Number of ways in which an item returns back to its initial position in N swaps in array of size K

Given two numbers K and N, the task is to find the number of ways such that an item at position i returns back to its initial position in an array of length K in N steps, where, in each step the item can be swapped with any other item in K

Examples:

Input: N = 2, K = 5
Output: 4
Explanation:
For the given K, lets assume there are 5 positions 1, 2, 3, 4, 5. Since it is given in the question that the item is at some initial position B and the final answer for all B’s is same, lets assume that the item is at position 1 in the beginning. Therefore, in 2 steps (N value):
The item can either be placed at position 2 and again at position 1.
The item can either be placed at position 3 and again at position 1.
The item can either be placed at position 4 and again at position 1.
The item can either be placed at position 5 and again at position 1.
Therefore, there are a total of 4 ways. Hence the output is 4.

Input: N = 5, K = 5
Output: 204

Approach: The idea to solve this problem is to use the concept of combinations.
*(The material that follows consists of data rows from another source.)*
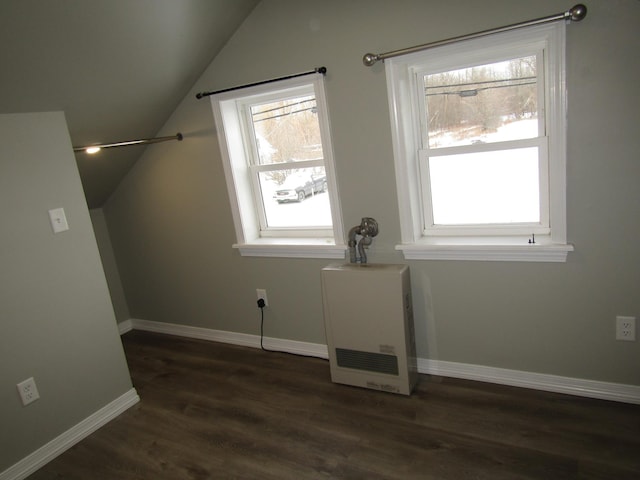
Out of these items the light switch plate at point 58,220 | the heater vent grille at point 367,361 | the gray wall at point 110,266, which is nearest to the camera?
the light switch plate at point 58,220

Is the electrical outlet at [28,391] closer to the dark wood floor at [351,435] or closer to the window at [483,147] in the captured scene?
the dark wood floor at [351,435]

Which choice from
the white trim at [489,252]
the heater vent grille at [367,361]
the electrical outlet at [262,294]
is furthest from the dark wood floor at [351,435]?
the white trim at [489,252]

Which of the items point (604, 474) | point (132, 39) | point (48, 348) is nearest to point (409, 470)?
point (604, 474)

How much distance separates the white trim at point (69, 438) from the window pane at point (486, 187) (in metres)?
2.16

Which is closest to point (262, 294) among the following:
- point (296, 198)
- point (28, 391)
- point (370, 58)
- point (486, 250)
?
point (296, 198)

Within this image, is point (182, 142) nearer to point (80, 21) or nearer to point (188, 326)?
point (80, 21)

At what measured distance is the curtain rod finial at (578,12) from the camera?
1.73 meters

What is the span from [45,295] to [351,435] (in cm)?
172

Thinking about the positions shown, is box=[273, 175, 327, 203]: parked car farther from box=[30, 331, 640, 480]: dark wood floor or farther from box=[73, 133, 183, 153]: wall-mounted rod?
box=[30, 331, 640, 480]: dark wood floor

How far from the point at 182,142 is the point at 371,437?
7.30 ft

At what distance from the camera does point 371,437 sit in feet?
6.84

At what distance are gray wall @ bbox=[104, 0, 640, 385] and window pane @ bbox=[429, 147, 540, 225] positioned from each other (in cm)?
23

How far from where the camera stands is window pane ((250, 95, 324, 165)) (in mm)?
2674

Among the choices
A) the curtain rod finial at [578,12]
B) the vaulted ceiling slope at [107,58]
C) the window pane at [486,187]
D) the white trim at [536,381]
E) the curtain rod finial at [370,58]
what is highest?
the vaulted ceiling slope at [107,58]
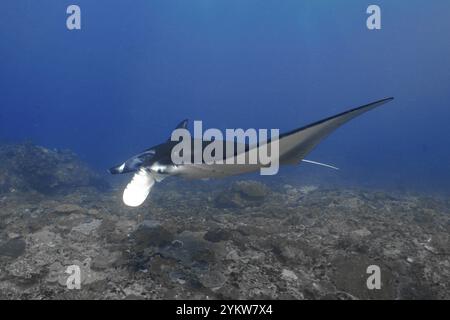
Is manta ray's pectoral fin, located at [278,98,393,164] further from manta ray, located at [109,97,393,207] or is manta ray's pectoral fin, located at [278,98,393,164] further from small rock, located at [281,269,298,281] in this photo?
small rock, located at [281,269,298,281]

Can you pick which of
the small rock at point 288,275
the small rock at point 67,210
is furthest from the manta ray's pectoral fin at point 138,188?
the small rock at point 67,210

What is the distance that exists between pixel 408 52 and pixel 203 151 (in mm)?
111516

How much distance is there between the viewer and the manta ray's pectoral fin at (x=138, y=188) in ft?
13.4

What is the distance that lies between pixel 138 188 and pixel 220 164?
154 cm

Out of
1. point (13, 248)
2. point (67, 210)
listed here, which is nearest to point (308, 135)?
point (13, 248)

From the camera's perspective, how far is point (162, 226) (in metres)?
5.13

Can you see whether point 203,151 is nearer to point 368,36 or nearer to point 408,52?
point 368,36

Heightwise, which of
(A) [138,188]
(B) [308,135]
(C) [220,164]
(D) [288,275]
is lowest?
(D) [288,275]

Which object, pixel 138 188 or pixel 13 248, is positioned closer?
pixel 138 188

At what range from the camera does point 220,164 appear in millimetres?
3365

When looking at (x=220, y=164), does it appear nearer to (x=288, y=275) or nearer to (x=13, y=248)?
(x=288, y=275)

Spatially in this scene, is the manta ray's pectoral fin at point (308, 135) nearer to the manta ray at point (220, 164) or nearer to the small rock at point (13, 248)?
the manta ray at point (220, 164)

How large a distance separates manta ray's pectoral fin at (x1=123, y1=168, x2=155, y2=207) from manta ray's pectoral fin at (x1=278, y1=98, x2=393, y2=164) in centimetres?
208

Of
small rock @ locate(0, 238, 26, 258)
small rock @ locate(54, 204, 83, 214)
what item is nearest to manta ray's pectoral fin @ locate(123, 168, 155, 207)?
small rock @ locate(0, 238, 26, 258)
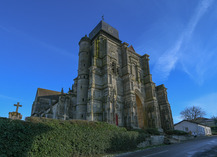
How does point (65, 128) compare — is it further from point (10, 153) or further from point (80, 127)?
point (10, 153)

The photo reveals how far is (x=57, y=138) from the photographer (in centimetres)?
843

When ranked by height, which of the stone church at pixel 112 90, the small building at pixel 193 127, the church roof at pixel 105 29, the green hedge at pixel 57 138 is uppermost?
the church roof at pixel 105 29

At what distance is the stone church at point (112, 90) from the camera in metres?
20.6

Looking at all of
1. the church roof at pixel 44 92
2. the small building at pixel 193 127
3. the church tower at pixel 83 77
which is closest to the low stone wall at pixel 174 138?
the church tower at pixel 83 77

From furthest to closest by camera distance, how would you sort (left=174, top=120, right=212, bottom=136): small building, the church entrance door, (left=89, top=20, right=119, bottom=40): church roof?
(left=174, top=120, right=212, bottom=136): small building → (left=89, top=20, right=119, bottom=40): church roof → the church entrance door

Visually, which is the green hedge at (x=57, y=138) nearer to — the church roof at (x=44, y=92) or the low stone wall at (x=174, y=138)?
the low stone wall at (x=174, y=138)

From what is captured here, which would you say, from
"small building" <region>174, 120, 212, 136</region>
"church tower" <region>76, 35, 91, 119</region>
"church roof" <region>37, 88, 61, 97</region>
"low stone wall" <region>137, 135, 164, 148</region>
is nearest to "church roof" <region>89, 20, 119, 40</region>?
"church tower" <region>76, 35, 91, 119</region>

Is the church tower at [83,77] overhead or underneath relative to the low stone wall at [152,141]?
overhead

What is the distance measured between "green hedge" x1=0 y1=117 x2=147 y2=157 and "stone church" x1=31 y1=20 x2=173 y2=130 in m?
6.93

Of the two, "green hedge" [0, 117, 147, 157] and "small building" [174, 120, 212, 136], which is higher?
"green hedge" [0, 117, 147, 157]

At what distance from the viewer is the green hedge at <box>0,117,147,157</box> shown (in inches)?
262

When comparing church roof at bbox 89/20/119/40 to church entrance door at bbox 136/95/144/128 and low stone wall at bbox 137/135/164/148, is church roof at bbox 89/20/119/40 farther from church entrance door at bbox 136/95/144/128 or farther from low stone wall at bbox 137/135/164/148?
low stone wall at bbox 137/135/164/148

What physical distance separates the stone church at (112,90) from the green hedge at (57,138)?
6930 millimetres

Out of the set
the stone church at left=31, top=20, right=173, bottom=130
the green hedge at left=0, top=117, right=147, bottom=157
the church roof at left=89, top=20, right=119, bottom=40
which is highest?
the church roof at left=89, top=20, right=119, bottom=40
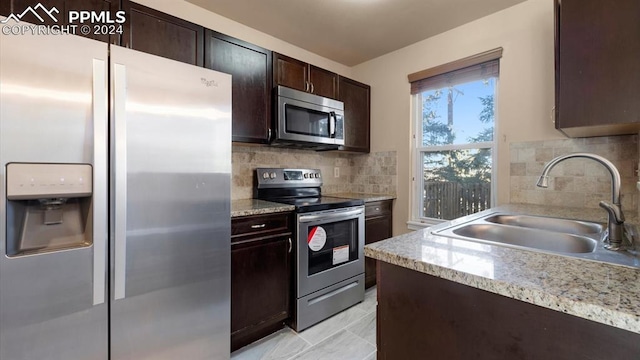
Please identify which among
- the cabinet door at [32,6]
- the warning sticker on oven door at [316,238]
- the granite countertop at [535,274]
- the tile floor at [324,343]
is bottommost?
the tile floor at [324,343]

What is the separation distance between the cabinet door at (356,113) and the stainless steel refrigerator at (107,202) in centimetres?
158

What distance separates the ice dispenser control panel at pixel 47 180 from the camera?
954 millimetres

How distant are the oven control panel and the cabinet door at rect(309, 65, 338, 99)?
789 mm

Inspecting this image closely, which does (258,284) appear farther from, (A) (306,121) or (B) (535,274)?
(B) (535,274)

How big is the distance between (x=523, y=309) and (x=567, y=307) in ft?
0.33

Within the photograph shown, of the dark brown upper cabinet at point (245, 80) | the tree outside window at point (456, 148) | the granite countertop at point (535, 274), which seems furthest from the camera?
the tree outside window at point (456, 148)

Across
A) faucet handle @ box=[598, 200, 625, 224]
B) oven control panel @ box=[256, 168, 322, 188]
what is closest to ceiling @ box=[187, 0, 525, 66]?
oven control panel @ box=[256, 168, 322, 188]

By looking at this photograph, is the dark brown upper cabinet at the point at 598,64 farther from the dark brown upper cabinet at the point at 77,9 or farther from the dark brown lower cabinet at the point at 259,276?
the dark brown upper cabinet at the point at 77,9

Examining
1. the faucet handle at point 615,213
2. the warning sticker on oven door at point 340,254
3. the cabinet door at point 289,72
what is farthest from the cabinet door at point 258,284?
the faucet handle at point 615,213

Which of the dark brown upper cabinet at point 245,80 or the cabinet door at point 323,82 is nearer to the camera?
the dark brown upper cabinet at point 245,80

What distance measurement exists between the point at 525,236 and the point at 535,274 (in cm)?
78

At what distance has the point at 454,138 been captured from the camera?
98.2 inches

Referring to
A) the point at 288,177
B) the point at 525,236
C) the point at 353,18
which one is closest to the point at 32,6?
the point at 288,177

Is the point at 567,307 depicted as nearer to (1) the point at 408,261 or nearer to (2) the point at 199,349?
(1) the point at 408,261
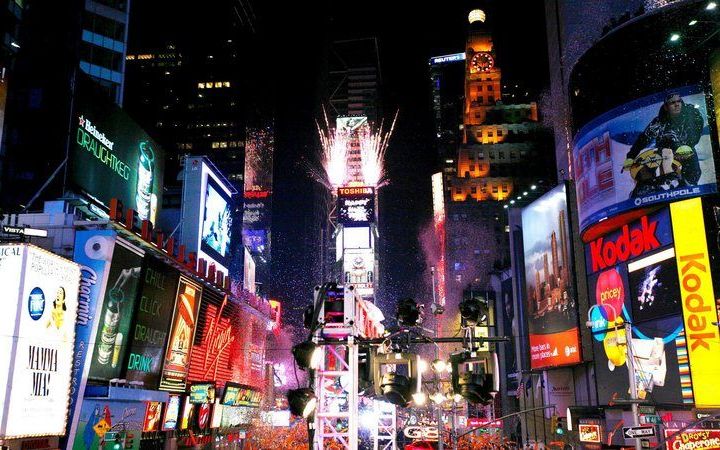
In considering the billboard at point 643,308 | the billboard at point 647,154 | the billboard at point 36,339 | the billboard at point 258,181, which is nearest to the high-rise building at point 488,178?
the billboard at point 258,181

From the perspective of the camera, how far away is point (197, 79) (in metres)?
126

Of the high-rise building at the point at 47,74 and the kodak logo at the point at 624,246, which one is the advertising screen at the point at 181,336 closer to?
the high-rise building at the point at 47,74

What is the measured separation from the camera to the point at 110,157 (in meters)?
25.2

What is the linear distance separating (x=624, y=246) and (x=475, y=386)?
19663mm

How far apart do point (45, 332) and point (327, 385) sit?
23.3ft

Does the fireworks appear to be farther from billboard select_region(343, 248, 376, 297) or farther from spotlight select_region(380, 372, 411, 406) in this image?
spotlight select_region(380, 372, 411, 406)

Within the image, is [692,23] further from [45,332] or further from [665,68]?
[45,332]

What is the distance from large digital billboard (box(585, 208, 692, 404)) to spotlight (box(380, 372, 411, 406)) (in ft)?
44.3

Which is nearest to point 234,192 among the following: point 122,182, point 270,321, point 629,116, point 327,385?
point 270,321

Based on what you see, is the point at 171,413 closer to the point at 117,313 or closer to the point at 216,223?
the point at 117,313

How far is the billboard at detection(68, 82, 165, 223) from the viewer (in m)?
22.7

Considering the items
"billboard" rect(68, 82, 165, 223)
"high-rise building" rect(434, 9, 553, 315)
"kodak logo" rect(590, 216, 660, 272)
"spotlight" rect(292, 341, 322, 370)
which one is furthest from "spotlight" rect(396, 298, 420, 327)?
"high-rise building" rect(434, 9, 553, 315)

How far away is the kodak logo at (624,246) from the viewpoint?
26.8 m

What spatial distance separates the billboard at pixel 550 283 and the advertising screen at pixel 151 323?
20.7 m
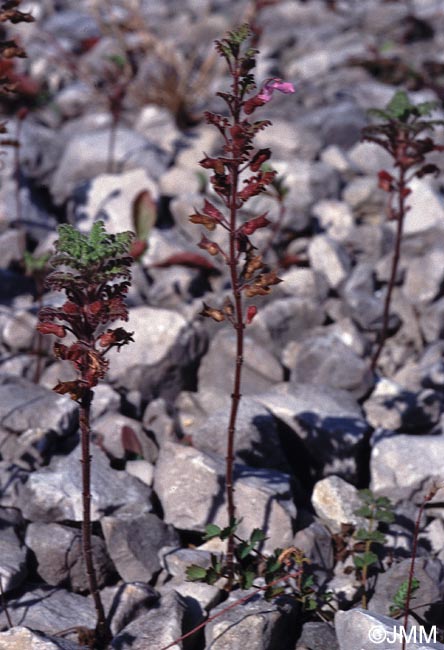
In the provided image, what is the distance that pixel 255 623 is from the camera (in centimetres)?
295

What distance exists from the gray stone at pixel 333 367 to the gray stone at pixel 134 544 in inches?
49.6

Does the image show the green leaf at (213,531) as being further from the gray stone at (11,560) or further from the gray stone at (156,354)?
the gray stone at (156,354)

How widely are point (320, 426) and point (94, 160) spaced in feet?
10.2

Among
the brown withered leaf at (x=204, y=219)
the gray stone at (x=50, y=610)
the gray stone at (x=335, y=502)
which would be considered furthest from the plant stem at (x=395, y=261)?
the gray stone at (x=50, y=610)

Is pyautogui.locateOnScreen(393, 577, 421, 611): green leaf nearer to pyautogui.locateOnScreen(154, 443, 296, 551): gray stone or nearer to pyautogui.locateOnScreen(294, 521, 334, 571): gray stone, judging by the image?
pyautogui.locateOnScreen(294, 521, 334, 571): gray stone

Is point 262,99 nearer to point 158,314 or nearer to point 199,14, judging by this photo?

The idea is that at every step, there are K – 1 possibilities to place the item in the next place. To implement this, an array F[] is used where F[i] represents the number of ways to place the items at poition 1 for ‘i’th step. Since it is given that the item doesn’t belong to the person to whom it belonged to the previous step, therefore, the number of ways of the previous step has to be subtracted for every step. Therefore, the array F[] can be filled as:



F[i] = (K - 1)(i - 1) - F[i - 1]

Finally, the last element of the array F[] is returned.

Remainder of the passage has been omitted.